## Exercise details
Return, word for word, the lines of the listing below from the one with "Inmediatamente Después - Fernández, Eva" through the one with "Jansons Basic History", and no other lines.

## Working data
____
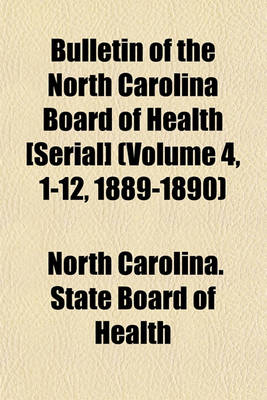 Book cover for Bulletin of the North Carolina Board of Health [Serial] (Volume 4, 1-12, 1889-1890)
____
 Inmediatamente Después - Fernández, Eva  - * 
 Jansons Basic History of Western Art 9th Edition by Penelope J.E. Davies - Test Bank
____
## Completed task
 Inmediatamente Después - Fernández, Eva  - * 
 Jansons Basic History of Western Art 9th Edition by Penelope J.E. Davies - Test Bank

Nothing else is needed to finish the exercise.